*Текст для изучения*:
▼

Далее поэт ставит знак завершения строфы и начинает рисовать портрет молодого человека. Рисует сосредоточенно, без колебаний, находя верную линию профиля. Затем тоненькой штриховкой чернит волосы. Начатый как бы на полях рукописи, крупный рисунок занял центральное место и оттеснил писавшиеся далее строки. Справа от портрета поэт мелким почерком пишет еще несколько строк, которые описывают всю ту же Татьяну:
Ни живостью сестры своей,
Ни красотой ее румяной
Не привлекла б она очей.
Сделав несколько поправок в этих стихах, Пушкин чуть ниже стал записывать четверостишие, не имеющее отношения к «Евгению Онегину». Мы уже цитировали это четверостишие ранее – это не что иное, как «Туманский, Фебу и Фемиде…». На некоторых следующих листах черновой рукописи – в тех местах, где упоминается Татьяна, – поэт снова рисует портреты этого же самого молодого человека. Опытные эксперты, сличив эти портреты с иконографией Василия Туманского, пришли к единодушному мнению, что на рисунках запечатлен именно он. Наконец самое важное открытие сделано уже в наши дни. Ключом к разгадке, волновавшей не одно поколение пушкиноведов, послужило недавно обнаруженное письмо Василия Туманского, в котором он признается в любви к Пушкину, и из которого поэтом позаимствованы некоторые характерные выражения, вложенные затем в известное письмо Татьяны к Онегину.

▲

*Вопросы для ответа*:
a – Выпишите из текста о рукописи Пушкина строки стихов, которые поэт записал справа от портрета.
b – Что, согласно тексту о рукописи Пушкина, стало ключом к разгадке, волновавшей не одно поколение пушкиноведов?
c – Допишите следующую часть текста о рукописи Пушкина после его последнего предложения.

*Доступные данные*:
▼

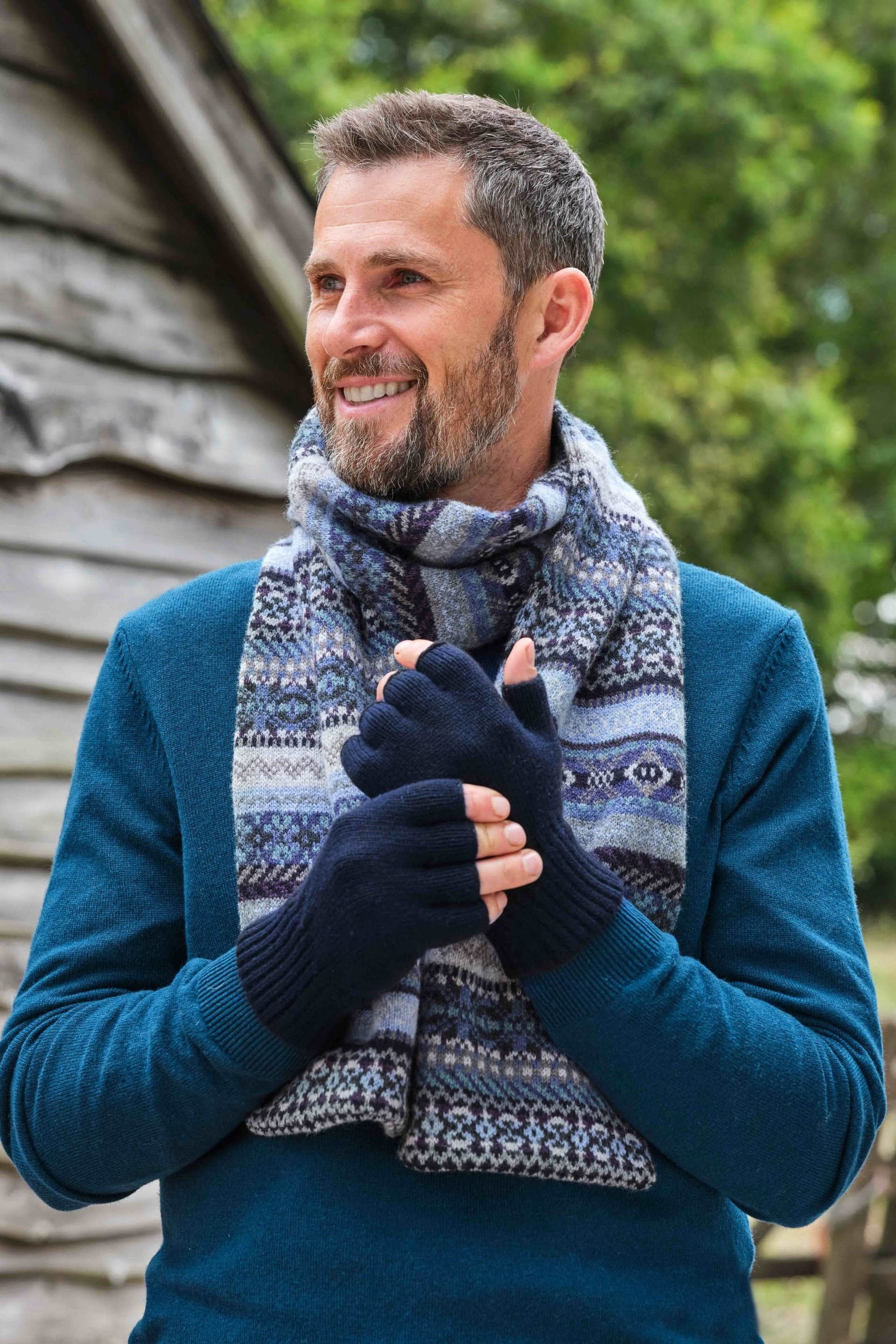 WoolOvers WoolOvers Men's Mens Essential Lambswool Fingerless Gloves in Navy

▲

*Ответы ниже*:
a –
Ни живостью сестры своей,
Ни красотой ее румяной
Не привлекла б она очей.

b – Недавно обнаруженное письмо Василия Туманского, в котором он признается в любви к Пушкину.

c –
В заключение разговора о романе «Евгений Онегин» хотелось бы привести слова Виссариона Белинского, который назвал «Онегина» «самым задушевным произведением Пушкина, в котором отразились вся жизнь, вся душа, вся любовь поэта, его чувства, понятия и идеалы».
Пушкин никогда так плодотворно не работал, как в осень 1830 года. К этому времени пушкинский лиризм достиг своей полной зрелости. В болдинскую осень Пушкин подвел итоги предшествующему творчеству и наметил новый путь.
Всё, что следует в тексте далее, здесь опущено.